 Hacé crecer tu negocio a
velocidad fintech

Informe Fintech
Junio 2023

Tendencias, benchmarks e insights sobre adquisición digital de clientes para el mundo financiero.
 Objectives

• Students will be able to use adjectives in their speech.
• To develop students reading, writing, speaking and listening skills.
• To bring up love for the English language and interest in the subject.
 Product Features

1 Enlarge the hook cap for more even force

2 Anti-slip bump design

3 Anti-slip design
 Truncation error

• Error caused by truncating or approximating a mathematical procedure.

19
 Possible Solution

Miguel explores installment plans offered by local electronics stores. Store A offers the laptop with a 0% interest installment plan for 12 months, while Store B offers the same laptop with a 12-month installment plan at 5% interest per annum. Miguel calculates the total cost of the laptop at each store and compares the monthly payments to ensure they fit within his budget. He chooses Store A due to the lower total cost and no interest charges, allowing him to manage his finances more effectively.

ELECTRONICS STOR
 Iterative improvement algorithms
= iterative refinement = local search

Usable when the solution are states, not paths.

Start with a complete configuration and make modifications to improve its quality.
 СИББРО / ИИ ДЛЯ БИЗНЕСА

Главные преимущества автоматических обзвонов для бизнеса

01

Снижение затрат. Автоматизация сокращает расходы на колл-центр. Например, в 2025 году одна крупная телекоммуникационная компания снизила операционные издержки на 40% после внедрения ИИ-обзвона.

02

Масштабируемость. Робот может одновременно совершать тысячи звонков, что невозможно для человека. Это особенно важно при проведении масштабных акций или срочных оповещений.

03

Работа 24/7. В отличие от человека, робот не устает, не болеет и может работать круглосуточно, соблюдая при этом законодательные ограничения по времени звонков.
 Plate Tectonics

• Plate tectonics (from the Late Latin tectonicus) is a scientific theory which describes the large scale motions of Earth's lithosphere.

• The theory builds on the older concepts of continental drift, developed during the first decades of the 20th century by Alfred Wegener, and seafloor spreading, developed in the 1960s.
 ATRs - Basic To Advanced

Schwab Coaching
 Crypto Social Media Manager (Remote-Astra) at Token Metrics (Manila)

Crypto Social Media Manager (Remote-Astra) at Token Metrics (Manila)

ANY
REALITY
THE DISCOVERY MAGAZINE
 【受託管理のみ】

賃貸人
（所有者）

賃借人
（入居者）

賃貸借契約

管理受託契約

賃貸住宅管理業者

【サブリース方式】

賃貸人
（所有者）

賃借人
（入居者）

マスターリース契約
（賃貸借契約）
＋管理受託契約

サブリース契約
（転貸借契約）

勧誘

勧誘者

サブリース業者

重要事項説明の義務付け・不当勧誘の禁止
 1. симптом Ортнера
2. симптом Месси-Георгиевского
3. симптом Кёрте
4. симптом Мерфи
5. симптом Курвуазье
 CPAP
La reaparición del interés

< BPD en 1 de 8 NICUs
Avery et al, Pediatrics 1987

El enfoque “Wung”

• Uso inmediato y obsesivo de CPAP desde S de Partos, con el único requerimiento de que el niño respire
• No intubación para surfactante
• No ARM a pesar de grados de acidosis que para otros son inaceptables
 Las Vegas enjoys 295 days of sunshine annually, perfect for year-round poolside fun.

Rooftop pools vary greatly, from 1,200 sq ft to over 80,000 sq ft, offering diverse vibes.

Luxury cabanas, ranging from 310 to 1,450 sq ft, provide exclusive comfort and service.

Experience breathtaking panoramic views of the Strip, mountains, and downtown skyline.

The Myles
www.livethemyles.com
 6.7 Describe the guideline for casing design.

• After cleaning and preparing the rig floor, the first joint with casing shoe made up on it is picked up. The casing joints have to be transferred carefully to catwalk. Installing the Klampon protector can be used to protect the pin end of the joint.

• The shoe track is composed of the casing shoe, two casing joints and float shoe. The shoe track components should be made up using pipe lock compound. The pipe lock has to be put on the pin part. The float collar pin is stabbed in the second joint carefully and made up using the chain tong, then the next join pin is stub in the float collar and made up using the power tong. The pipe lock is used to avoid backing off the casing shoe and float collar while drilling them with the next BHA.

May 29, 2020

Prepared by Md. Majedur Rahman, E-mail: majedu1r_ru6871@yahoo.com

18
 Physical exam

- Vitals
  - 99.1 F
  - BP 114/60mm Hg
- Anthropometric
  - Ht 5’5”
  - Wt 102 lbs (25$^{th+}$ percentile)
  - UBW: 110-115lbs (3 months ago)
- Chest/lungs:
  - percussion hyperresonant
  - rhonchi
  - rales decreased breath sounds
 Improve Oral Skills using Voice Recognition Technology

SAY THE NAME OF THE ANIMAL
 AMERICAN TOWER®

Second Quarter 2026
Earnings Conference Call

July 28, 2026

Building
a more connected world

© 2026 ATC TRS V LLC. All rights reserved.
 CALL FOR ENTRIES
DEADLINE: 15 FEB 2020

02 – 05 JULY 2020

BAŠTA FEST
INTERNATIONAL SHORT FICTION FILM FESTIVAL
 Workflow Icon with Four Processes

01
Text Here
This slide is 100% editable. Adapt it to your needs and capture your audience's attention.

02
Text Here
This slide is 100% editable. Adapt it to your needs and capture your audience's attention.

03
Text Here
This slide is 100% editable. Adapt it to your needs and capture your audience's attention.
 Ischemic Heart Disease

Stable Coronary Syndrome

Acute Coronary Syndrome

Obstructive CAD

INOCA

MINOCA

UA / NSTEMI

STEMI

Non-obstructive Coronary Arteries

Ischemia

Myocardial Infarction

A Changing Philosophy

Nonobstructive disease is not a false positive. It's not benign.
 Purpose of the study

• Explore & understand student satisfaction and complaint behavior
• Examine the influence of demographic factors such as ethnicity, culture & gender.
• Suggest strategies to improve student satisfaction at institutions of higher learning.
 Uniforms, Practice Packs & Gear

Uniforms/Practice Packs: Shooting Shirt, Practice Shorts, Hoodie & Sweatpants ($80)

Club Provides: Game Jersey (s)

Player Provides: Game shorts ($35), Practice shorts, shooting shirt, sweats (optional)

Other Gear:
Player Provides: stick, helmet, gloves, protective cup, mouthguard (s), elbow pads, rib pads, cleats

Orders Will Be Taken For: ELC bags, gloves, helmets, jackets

=-=-=

Instructions for the task:
Repeat the listing above in full, exactly as given.

Task result:
 Hacé crecer tu negocio a
velocidad fintech

Informe Fintech
Junio 2023

Tendencias, benchmarks e insights sobre adquisición digital de clientes para el mundo financiero.
 Objectives

• Students will be able to use adjectives in their speech.
• To develop students reading, writing, speaking and listening skills.
• To bring up love for the English language and interest in the subject.
 Product Features

1 Enlarge the hook cap for more even force

2 Anti-slip bump design

3 Anti-slip design
 Truncation error

• Error caused by truncating or approximating a mathematical procedure.

19
 Possible Solution

Miguel explores installment plans offered by local electronics stores. Store A offers the laptop with a 0% interest installment plan for 12 months, while Store B offers the same laptop with a 12-month installment plan at 5% interest per annum. Miguel calculates the total cost of the laptop at each store and compares the monthly payments to ensure they fit within his budget. He chooses Store A due to the lower total cost and no interest charges, allowing him to manage his finances more effectively.

ELECTRONICS STOR
 Iterative improvement algorithms
= iterative refinement = local search

Usable when the solution are states, not paths.

Start with a complete configuration and make modifications to improve its quality.
 СИББРО / ИИ ДЛЯ БИЗНЕСА

Главные преимущества автоматических обзвонов для бизнеса

01

Снижение затрат. Автоматизация сокращает расходы на колл-центр. Например, в 2025 году одна крупная телекоммуникационная компания снизила операционные издержки на 40% после внедрения ИИ-обзвона.

02

Масштабируемость. Робот может одновременно совершать тысячи звонков, что невозможно для человека. Это особенно важно при проведении масштабных акций или срочных оповещений.

03

Работа 24/7. В отличие от человека, робот не устает, не болеет и может работать круглосуточно, соблюдая при этом законодательные ограничения по времени звонков.
 Plate Tectonics

• Plate tectonics (from the Late Latin tectonicus) is a scientific theory which describes the large scale motions of Earth's lithosphere.

• The theory builds on the older concepts of continental drift, developed during the first decades of the 20th century by Alfred Wegener, and seafloor spreading, developed in the 1960s.
 ATRs - Basic To Advanced

Schwab Coaching
 Crypto Social Media Manager (Remote-Astra) at Token Metrics (Manila)

Crypto Social Media Manager (Remote-Astra) at Token Metrics (Manila)

ANY
REALITY
THE DISCOVERY MAGAZINE
 【受託管理のみ】

賃貸人
（所有者）

賃借人
（入居者）

賃貸借契約

管理受託契約

賃貸住宅管理業者

【サブリース方式】

賃貸人
（所有者）

賃借人
（入居者）

マスターリース契約
（賃貸借契約）
＋管理受託契約

サブリース契約
（転貸借契約）

勧誘

勧誘者

サブリース業者

重要事項説明の義務付け・不当勧誘の禁止
 1. симптом Ортнера
2. симптом Месси-Георгиевского
3. симптом Кёрте
4. симптом Мерфи
5. симптом Курвуазье
 CPAP
La reaparición del interés

< BPD en 1 de 8 NICUs
Avery et al, Pediatrics 1987

El enfoque “Wung”

• Uso inmediato y obsesivo de CPAP desde S de Partos, con el único requerimiento de que el niño respire
• No intubación para surfactante
• No ARM a pesar de grados de acidosis que para otros son inaceptables
 Las Vegas enjoys 295 days of sunshine annually, perfect for year-round poolside fun.

Rooftop pools vary greatly, from 1,200 sq ft to over 80,000 sq ft, offering diverse vibes.

Luxury cabanas, ranging from 310 to 1,450 sq ft, provide exclusive comfort and service.

Experience breathtaking panoramic views of the Strip, mountains, and downtown skyline.

The Myles
www.livethemyles.com
 6.7 Describe the guideline for casing design.

• After cleaning and preparing the rig floor, the first joint with casing shoe made up on it is picked up. The casing joints have to be transferred carefully to catwalk. Installing the Klampon protector can be used to protect the pin end of the joint.

• The shoe track is composed of the casing shoe, two casing joints and float shoe. The shoe track components should be made up using pipe lock compound. The pipe lock has to be put on the pin part. The float collar pin is stabbed in the second joint carefully and made up using the chain tong, then the next join pin is stub in the float collar and made up using the power tong. The pipe lock is used to avoid backing off the casing shoe and float collar while drilling them with the next BHA.

May 29, 2020

Prepared by Md. Majedur Rahman, E-mail: majedu1r_ru6871@yahoo.com

18
 Physical exam

- Vitals
  - 99.1 F
  - BP 114/60mm Hg
- Anthropometric
  - Ht 5’5”
  - Wt 102 lbs (25$^{th+}$ percentile)
  - UBW: 110-115lbs (3 months ago)
- Chest/lungs:
  - percussion hyperresonant
  - rhonchi
  - rales decreased breath sounds
 Improve Oral Skills using Voice Recognition Technology

SAY THE NAME OF THE ANIMAL
 AMERICAN TOWER®

Second Quarter 2026
Earnings Conference Call

July 28, 2026

Building
a more connected world

© 2026 ATC TRS V LLC. All rights reserved.
 CALL FOR ENTRIES
DEADLINE: 15 FEB 2020

02 – 05 JULY 2020

BAŠTA FEST
INTERNATIONAL SHORT FICTION FILM FESTIVAL
 Workflow Icon with Four Processes

01
Text Here
This slide is 100% editable. Adapt it to your needs and capture your audience's attention.

02
Text Here
This slide is 100% editable. Adapt it to your needs and capture your audience's attention.

03
Text Here
This slide is 100% editable. Adapt it to your needs and capture your audience's attention.
 Ischemic Heart Disease

Stable Coronary Syndrome

Acute Coronary Syndrome

Obstructive CAD

INOCA

MINOCA

UA / NSTEMI

STEMI

Non-obstructive Coronary Arteries

Ischemia

Myocardial Infarction

A Changing Philosophy

Nonobstructive disease is not a false positive. It's not benign.
 Purpose of the study

• Explore & understand student satisfaction and complaint behavior
• Examine the influence of demographic factors such as ethnicity, culture & gender.
• Suggest strategies to improve student satisfaction at institutions of higher learning.
 Uniforms, Practice Packs & Gear

Uniforms/Practice Packs: Shooting Shirt, Practice Shorts, Hoodie & Sweatpants ($80)

Club Provides: Game Jersey (s)

Player Provides: Game shorts ($35), Practice shorts, shooting shirt, sweats (optional)

Other Gear:
Player Provides: stick, helmet, gloves, protective cup, mouthguard (s), elbow pads, rib pads, cleats

Orders Will Be Taken For: ELC bags, gloves, helmets, jackets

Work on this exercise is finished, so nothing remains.